• [Consigne A] Renvoie chaque ligne des entrées qui contient le mot « items ».

**** Texte fourni

Actuellement et selon la directive européenne sur l’e-commerce du 8 juin 2000, transposée en France par une loi du 6 mai 2004, lorsqu’un contenu considéré comme illicite apparaît sur le site des plateformes d’hébergement , celles-ci « ne peuvent pas voir leur responsabilité civile engagée … si elles n’avaient pas effectivement connaissance de leur caractère illicite ou de faits et circonstances faisant apparaître ce caractère ou si, dès le moment où elles en ont eu cette connaissance, elles ont agi promptement pour retirer ces données ou en rendre l’accès impossible. » (article 6).
Désormais, les orientations politiques de la Commission européenne pour les années 2019-2024 prévoient une « nouvelle législation sur les services numériques », qui « renforcera nos règles en matière de responsabilité et de sécurité pour les plateformes, les services et les produits numériques ». Et Thierry Breton, en charge de ce dossier avec Margrethe Vestager, a déclaré qu’il n’était plus acceptable que « cinq ou six grands acteurs stockent 80 % des données de la planète sans se considérer responsables des usages qui en sont faits ». En France déjà, la proposition de loi Avia voudrait que les Gafa retirent les contenus illicites, notamment haineux, sous 24h voire sous 1 heure pour les contenus pédocriminels et terroristes signalés par la police, sous peine de blocage administratif.
Certains vont déjà plus loin encore en demandant, comme Bernard Charlès, directeur général de Dassault Systèmes que « Toutes les données numériques qui traitent de la santé des individus [fassent] partie du patrimoine d’une nation », s’agissant pour lui d’un bien commun devant permettre de délivrer un service de santé efficace et abordable. Et il considère que « Si un opérateur, disons une plateforme étrangère, utilise les infrastructures que sont les routes pour proposer un nouveau service à la population, il ne serait pas anormal qu’il paie un droit d’utilisation à l’Etat et lui restitue les données collectées ». (Le Monde, 18 février 2020).
Ce sont nos données
Ainsi, de fait l’idée prévaudrait que nos données seraient un bien commun. Pourtant, ce sont les nôtres ! Et nous ne les remettons aux plateformes numériques qu’en échange d’un service qu’elles nous rendent, dans une forme de troc. Bien peu d’entre nous accepteraient sans doute aujourd’hui de payer une redevance mensuelle pour utiliser leur compte Facebook ou autre. L’attractivité des plateformes est leur gratuité apparente qui n’est en fait qu’un échange. Les plateformes sont ainsi devenues l’équivalent de nouveaux espaces publics virtuels que chaque participant construit autant qu’il les utilise, car sans les données de chacun, le service manquerait des informations qui en font un outil recherché.

********
**** Données fournies

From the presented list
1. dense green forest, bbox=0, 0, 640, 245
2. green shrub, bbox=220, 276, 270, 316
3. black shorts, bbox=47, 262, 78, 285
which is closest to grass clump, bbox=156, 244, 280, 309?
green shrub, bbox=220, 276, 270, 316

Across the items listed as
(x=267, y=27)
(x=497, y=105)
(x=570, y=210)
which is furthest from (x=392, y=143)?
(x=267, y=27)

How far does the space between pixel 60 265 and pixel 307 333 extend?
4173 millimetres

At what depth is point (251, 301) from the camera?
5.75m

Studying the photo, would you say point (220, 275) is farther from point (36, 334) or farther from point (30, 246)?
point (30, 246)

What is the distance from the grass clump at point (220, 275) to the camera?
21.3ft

********
**** Données fournies

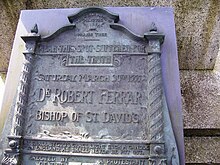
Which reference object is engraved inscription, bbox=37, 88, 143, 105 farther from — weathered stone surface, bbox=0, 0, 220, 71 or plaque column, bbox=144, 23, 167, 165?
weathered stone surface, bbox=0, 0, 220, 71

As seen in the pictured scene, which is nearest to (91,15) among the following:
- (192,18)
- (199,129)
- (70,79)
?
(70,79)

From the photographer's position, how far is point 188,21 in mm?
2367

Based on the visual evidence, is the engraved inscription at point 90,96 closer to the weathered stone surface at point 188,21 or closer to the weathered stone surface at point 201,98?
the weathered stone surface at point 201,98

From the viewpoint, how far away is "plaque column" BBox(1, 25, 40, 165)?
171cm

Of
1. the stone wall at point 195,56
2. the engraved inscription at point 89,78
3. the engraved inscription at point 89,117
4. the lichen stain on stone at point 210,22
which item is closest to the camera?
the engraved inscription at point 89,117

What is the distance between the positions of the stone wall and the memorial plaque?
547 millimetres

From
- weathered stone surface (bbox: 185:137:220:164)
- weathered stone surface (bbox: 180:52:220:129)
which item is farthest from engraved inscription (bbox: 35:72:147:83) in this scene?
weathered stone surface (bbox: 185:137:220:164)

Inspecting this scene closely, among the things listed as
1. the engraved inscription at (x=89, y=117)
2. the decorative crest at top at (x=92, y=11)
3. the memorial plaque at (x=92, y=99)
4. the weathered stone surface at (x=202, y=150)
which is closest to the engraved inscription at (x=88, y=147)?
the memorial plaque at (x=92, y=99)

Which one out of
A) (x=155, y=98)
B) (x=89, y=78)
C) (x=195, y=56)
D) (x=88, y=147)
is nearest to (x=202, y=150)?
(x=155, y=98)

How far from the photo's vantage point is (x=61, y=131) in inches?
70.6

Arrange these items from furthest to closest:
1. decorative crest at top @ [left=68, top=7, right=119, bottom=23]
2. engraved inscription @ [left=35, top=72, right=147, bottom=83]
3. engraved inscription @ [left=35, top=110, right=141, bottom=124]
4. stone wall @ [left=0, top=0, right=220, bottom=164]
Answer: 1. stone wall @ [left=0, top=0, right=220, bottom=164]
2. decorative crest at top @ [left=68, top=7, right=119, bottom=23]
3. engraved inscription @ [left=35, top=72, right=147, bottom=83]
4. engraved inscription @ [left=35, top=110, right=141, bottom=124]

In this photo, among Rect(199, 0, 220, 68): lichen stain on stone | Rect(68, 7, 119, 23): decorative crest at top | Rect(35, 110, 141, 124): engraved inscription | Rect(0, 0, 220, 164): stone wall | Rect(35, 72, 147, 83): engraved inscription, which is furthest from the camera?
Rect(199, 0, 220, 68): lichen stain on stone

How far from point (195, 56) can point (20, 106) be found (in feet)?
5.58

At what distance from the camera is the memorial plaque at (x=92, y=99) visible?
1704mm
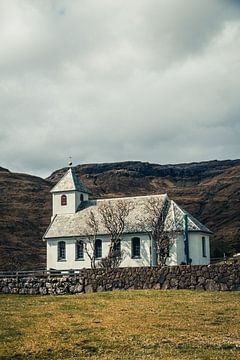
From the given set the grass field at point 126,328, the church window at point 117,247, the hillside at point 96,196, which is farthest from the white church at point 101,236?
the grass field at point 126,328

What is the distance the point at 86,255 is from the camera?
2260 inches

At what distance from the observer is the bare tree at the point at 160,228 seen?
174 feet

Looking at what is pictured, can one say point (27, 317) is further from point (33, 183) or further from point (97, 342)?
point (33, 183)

********

• [Consigne B] D'après le texte sur la responsabilité des plateformes numériques, par quelle loi la directive européenne sur l'e-commerce a-t-elle été transposée en France ?

• [Corrigé A]
Across the items listed as
Arrange these items from furthest to closest:

• [Corrigé B] Par une loi du 6 mai 2004.